Set problem A — Do these statements agree with the passage on Melito's sermon on Pascha below? For each, give yes or no and quote the deciding words of the passage. (i) Melito was a bishop of Sardis in the second century. (ii) The connection between types and antitypes in Melito's sermon rested on natural historical correspondences. (iii) Origen later called the larger, overarching economy the "Eternal Gospel."

Text block —
+ + + + + + +
Similarly, in the figural interpretation of the relation between the ancient Passover and the new Christian Passover (Pascha) inaugurated through Christ’s death, the second-century bishop Melito of Sardis indicates how Jesus’s passion was adumbrated not only in the events of Israel’s Passover but in vivid narrative types throughout the Hebrew Scriptures:

For indeed the law has become word,and the old new…and the commandment grace,and the model (typos) reality (alêtheia),and the lamb a Son,and the sheep a Man,and the Man God…

He is the Pascha of our salvation.It is he who in many endured many things:It is he that was in Abel murdered,and in Isaac bound,and in Joseph sold,and in Jacob exiled,and in Moses exposed,and in the lamb slain,and in David persecuted,and in the prophets dishonoured.(Sermon on Pascha 7, 69; trans. Hall 1979:5, 37)

The intelligibility of the connection between types and antitypes in Melito’s sermon rested not on natural historical correspondences but on their mutual orientation to a higher comprehending truth. Even if Melito and other early Christian apologists wanted to suggest that such correspondences were self-evident, it required the lens of the Christian rule of faith truly to make sense of them. What Melito calls the “reality” (alêtheia) seems at first sight to represent a simple hermeneutical closure, whereby the typos gives way to a superior event (antitype) within the forward advance of salvation history. More than once, Melito refers to the type being rendered obsolete or perishable by its superior antitype. And yet there can be no “fulfillment” without referring both type and antitype to a larger, overarching economy, what Origen later called the “Eternal Gospel” (On First Principles 3.6.9; 4.3.13; see de Lubac 2007 , pp. 247–259). Within this scheme, the integrity of the typos, the original historical referent, was guaranteed, and its original sense, though rendered “useless,” could not be utterly evaporated since type and reality each has its “proper season” (Melito, On Pascha 37–38). But in the unfolding divine plan a type had always to yield to a horizon of new significance.
+ + + + + + +
Entries listed in a dataset:
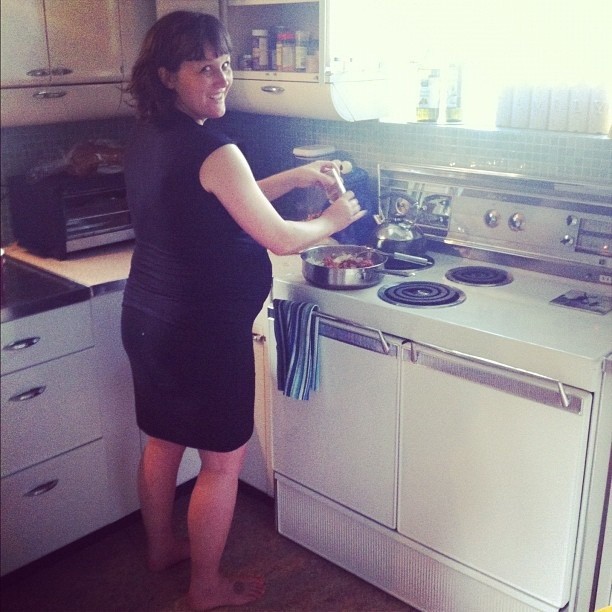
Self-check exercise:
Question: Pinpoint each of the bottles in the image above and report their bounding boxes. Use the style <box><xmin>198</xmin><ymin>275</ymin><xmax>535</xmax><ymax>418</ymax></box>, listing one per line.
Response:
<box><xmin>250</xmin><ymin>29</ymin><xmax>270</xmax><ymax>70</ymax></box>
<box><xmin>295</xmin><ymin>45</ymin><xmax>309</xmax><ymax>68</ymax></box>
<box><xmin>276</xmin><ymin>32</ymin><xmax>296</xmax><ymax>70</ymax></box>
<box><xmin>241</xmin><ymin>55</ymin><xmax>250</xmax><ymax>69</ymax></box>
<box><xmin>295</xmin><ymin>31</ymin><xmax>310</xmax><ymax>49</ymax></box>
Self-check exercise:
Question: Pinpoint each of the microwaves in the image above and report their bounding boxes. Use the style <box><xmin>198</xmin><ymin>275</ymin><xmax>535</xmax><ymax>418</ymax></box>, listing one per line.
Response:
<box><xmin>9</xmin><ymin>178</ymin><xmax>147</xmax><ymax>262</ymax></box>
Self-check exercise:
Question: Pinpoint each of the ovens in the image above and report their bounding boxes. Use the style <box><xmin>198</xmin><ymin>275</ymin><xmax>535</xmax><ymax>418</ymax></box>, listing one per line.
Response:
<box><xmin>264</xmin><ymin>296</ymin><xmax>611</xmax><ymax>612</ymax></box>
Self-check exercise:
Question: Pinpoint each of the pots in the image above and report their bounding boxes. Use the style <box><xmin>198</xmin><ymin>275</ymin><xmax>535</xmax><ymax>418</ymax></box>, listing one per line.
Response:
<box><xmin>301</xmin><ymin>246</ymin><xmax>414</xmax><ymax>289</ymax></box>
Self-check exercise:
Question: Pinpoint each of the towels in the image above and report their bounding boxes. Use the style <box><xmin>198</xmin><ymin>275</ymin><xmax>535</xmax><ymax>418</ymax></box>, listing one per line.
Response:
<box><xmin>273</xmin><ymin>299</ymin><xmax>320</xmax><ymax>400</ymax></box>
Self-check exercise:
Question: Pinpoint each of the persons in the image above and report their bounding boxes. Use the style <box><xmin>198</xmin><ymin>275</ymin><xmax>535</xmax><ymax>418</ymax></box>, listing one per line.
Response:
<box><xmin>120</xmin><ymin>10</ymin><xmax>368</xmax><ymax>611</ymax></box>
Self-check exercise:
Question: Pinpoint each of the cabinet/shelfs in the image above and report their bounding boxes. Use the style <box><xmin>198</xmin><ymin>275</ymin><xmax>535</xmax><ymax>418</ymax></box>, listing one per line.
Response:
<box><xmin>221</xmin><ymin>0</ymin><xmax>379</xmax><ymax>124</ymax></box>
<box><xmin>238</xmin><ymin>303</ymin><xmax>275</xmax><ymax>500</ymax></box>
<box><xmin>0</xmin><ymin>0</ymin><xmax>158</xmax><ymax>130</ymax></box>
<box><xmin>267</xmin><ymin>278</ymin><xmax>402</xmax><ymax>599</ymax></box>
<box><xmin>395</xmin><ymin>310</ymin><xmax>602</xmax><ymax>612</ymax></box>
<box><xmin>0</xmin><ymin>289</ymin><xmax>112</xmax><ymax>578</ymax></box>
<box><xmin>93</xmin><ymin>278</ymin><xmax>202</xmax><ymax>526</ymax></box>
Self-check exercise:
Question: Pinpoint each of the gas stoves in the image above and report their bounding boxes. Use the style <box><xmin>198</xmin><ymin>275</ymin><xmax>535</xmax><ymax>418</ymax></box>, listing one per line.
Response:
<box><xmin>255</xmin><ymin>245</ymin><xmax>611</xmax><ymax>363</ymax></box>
+ + + + + + +
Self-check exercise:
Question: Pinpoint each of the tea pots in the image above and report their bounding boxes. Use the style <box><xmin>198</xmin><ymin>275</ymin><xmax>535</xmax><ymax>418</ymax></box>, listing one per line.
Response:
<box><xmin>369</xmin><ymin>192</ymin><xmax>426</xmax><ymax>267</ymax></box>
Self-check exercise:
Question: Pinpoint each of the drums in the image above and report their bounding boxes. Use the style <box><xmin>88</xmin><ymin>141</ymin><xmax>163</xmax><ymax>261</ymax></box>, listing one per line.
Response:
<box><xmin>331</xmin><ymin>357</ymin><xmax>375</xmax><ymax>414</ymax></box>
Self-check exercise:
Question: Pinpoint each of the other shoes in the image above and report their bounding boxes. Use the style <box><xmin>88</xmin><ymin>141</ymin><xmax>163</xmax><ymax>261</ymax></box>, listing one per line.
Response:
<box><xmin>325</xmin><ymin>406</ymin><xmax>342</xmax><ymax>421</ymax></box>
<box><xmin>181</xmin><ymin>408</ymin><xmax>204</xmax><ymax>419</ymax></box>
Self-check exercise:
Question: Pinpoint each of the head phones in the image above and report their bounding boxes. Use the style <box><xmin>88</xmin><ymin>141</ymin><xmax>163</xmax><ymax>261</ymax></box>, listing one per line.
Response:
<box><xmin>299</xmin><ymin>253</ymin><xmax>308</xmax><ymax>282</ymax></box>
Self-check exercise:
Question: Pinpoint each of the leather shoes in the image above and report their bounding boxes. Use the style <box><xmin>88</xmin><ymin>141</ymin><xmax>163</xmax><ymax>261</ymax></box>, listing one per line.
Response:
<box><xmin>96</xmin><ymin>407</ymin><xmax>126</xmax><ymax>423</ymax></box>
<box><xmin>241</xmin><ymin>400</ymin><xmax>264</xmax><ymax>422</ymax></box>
+ + + + + + +
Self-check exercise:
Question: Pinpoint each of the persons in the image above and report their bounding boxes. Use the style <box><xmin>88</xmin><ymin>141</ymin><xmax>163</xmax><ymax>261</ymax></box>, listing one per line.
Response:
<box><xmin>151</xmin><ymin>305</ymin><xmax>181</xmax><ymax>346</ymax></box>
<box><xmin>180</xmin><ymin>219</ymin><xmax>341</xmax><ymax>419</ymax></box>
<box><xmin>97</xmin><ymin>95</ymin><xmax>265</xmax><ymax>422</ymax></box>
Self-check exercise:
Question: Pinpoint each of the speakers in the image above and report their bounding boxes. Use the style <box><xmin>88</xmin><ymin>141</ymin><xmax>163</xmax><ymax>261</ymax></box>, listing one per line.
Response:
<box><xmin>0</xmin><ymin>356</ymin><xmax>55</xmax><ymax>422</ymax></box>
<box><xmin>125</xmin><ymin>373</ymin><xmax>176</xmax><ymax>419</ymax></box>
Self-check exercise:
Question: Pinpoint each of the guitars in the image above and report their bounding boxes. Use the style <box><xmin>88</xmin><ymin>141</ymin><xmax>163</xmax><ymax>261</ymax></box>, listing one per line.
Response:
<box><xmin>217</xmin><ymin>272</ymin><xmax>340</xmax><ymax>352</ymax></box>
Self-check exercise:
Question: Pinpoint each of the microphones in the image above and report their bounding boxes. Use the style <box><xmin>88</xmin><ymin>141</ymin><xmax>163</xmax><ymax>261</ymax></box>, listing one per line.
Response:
+ + + + + + +
Set problem B — Which rows above contain the string "head"? List each such row in full, treating uppercase and lowercase as different.

Complete response A —
(i) Yes: "the second-century bishop Melito of Sardis"
(ii) No: "rested not on natural historical correspondences but on their mutual orientation to a higher comprehending truth"
(iii) Yes: "what Origen later called the “Eternal Gospel”"

Complete response B —
Question: Pinpoint each of the head phones in the image above and report their bounding boxes. Use the style <box><xmin>88</xmin><ymin>141</ymin><xmax>163</xmax><ymax>261</ymax></box>, listing one per line.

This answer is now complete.